What I quickly discovered is that just trying to capture and emit an error from a recursive call stack is already a bit funky. Simply returning false in your function doesn’t work because calls lower on the stack may return true; and since we’re (kind of) “building a value” it only matters what the final call returns. This approach won’t work:

// Will only return false if the last call in the stack returns false function validate(data, schema) { for (let item of data) { for (let rule of schema) { let field = item[rule.name]; let required = rule.required; if (required && !field) return false; // Recurse if (Array.isArray(field)) { validate(field, schema); } } } return true; }

Using recursion is more like a leap of faith - you are handing over control to the JS engine over an unbounded data set; it’s quite reminiscent to the manner in which higher order functions operate with Array and Object collections. For example, forEach is a powerful and declarative alternative to for and for..of/in loops until you find yourself needing to skip over an iteration or break out of the loop. Keywords like continue and break are unavailable in Array and Object collection methods – these are closed iterators.

Your only recourse in a recursive function is relying on outer calls – since the call stack is LIFO - to set that flag and pass it through each stack layer. So capturing and emitting an error from your recursive function might look like this:

function validate(data, schema, errors = []) { for (let item of data) { for (let rule of schema) { let field = item[rule.name]; let required = rule.required; if (required && !field) { errors.push(error); } // Recurse if (Array.isArray(field)) { validate(field, schema, errors); } } } return errors; }

If our program requirements suggest we want to parse the entire org chart for bad data, this function will give us a result array we can further process to report errors. But for my purpose, there’s too big a potential cost of unnecessary runs while a large call stack is cleared for a large org chart.

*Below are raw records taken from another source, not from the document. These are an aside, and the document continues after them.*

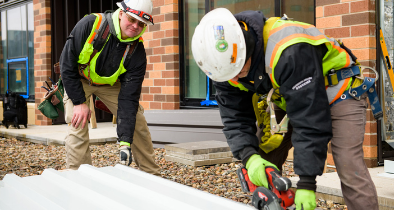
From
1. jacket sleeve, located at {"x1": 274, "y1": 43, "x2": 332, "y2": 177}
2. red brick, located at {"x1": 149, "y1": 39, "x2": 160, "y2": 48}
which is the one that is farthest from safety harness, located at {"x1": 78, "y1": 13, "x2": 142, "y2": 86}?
red brick, located at {"x1": 149, "y1": 39, "x2": 160, "y2": 48}

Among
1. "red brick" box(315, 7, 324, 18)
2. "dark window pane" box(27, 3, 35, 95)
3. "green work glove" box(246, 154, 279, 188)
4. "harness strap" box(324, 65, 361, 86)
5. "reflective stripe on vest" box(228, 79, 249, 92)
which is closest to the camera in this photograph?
"green work glove" box(246, 154, 279, 188)

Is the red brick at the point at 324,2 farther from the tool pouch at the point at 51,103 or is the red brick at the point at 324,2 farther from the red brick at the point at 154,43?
the red brick at the point at 154,43

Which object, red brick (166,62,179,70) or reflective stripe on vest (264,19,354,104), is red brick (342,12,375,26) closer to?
reflective stripe on vest (264,19,354,104)

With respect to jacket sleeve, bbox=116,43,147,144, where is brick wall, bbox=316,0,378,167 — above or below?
above

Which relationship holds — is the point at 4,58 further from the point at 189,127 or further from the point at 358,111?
the point at 358,111

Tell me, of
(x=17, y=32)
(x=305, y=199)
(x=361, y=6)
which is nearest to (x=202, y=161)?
(x=361, y=6)

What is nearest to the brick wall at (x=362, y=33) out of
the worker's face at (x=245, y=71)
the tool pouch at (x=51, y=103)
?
the worker's face at (x=245, y=71)

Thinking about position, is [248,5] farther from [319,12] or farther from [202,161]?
[202,161]

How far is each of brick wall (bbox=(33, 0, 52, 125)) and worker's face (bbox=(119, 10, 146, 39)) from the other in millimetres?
7200

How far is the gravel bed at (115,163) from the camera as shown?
4597 millimetres

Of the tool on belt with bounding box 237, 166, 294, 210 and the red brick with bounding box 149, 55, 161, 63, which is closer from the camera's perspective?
the tool on belt with bounding box 237, 166, 294, 210

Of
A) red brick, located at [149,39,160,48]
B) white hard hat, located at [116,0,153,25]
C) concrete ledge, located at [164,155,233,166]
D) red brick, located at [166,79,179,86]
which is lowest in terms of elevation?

In order to stop processing the org chart and return an invalid result early, we need a solution that stops execution entirely when the invalid check is entered in the outermost call. Alas, the solution ends up being rather elegant and simple, though counter-intuitive. Rather than returning (false, an error list, etc…), you can throw and thereby forcibly halt the engine’s execution of the code. Here’s an example with throw:

function validate(data, schema) { for (let item of data) { for (let rule of schema) { let field = item[rule.name]; let required = rule.required; // It's even one less character to write! 🤣 // Also now we have total control over the exception content if (required && !field) throw new MissingFieldError(item, rule); // Recurse if (Array.isArray(field)) { validate(field, schema); } } } return true; }

Day in, day out we work constantly with client applications that only trhow as a result of unintended bugs in the program. But we can take advantage of this standard JavaScript behavior and erect an appropriate error boundary. Remember:

Execution of the current function will stop (the statements after throw won’t be executed), and control will be passed to the first catch block in the call stack. 🔗

Therefore we can rename and wrap our recursive function that throws, and put it inside an error boundary to achieve that early break we want. This approach even comes with the added advantage of declaring the content of our user-defined exception at throw site; eg, utilizing meaningful error constructors or factories like missingFieldError().

function validate(data, schema) { try { validateInner(data, schema); } catch (error) { // returns new MissingFieldError()! return error; } return true; }

Even more, the elegance of this design with an outer try/catch allows for separate testing of our validation business logic – the rules against which bad data throw – and error handling – what errors we emit for certain cases.